Gao Xuehao, Yang Yang, Wu Yang, Du Shaoyi
IEEE Trans Neural Netw Learn Syst. 2024 Sep;35(9):12130-12141. doi: 10.1109/TNNLS.2023.3252172. Epub 2024 Sep 3.
Graph convolution networks (GCNs) have been widely used and achieved fruitful progress in the skeleton-based action recognition task. In GCNs, node interaction modeling dominates the context aggregation and, therefore, is crucial for a graph-based convolution kernel to extract representative features. In this article, we introduce a closer look at a powerful graph convolution formulation to capture rich movement patterns from these skeleton-based graphs. Specifically, we propose a novel heterogeneous graph convolution (HetGCN) that can be considered as the middle ground between the extremes of (2 + 1)-D and 3-D graph convolution. The core observation of HetGCN is that multiple information flows are jointly intertwined in a 3-D convolution kernel, including spatial, temporal, and spatial-temporal cues. Since spatial and temporal information flows characterize different cues for action recognition, HetGCN first dynamically analyzes pairwise interactions between each node and its cross-space-time neighbors and then encourages heterogeneous context aggregation among them. Considering the HetGCN as a generic convolution formulation, we further develop it into two specific instantiations (i.e., intra-scale and inter-scale HetGCN) that significantly facilitate cross-space-time and cross-scale learning on skeleton graphs. By integrating these modules, we propose a strong human action recognition system that outperforms state-of-the-art methods with the accuracy of 93.1% on NTU-60 cross-subject (X-Sub) benchmark, 88.9% on NTU-120 X-Sub benchmark, and 38.4% on kinetics skeleton.

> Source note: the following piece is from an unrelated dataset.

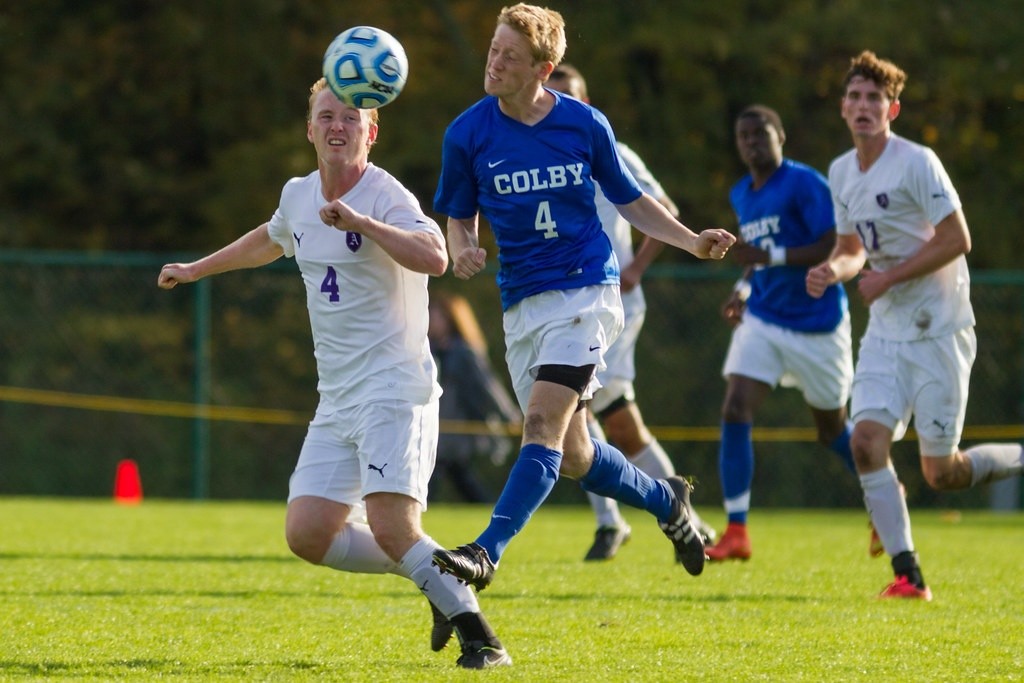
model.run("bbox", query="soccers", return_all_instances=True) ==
[323,25,409,111]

图卷积网络(GCN)已被广泛应用于基于骨架的动作识别任务,并取得了丰硕的成果。在GCN中,节点交互建模主导着上下文聚合,因此对于基于图的卷积核提取代表性特征至关重要。在本文中,我们深入研究了一种强大的图卷积公式,以从这些基于骨架的图中捕捉丰富的运动模式。具体来说,我们提出了一种新颖的异构图卷积(HetGCN),它可以被视为(2 + 1)-D和3-D图卷积这两个极端之间的中间地带。HetGCN的核心观察结果是,多个信息流在3-D卷积核中共同交织,包括空间、时间和时空线索。由于空间和时间信息流表征了动作识别的不同线索,HetGCN首先动态分析每个节点与其跨时空邻居之间的成对交互,然后促进它们之间的异构上下文聚合。将HetGCN视为一种通用的卷积公式,我们进一步将其发展为两个具体的实例(即尺度内和尺度间HetGCN),这显著促进了骨架图上的跨时空和跨尺度学习。通过集成这些模块,我们提出了一个强大的人体动作识别系统,在NTU-60跨主体(X-Sub)基准测试中以93.1%的准确率、在NTU-120 X-Sub基准测试中以88.9%的准确率以及在动力学骨架上以38.4%的准确率超越了现有方法。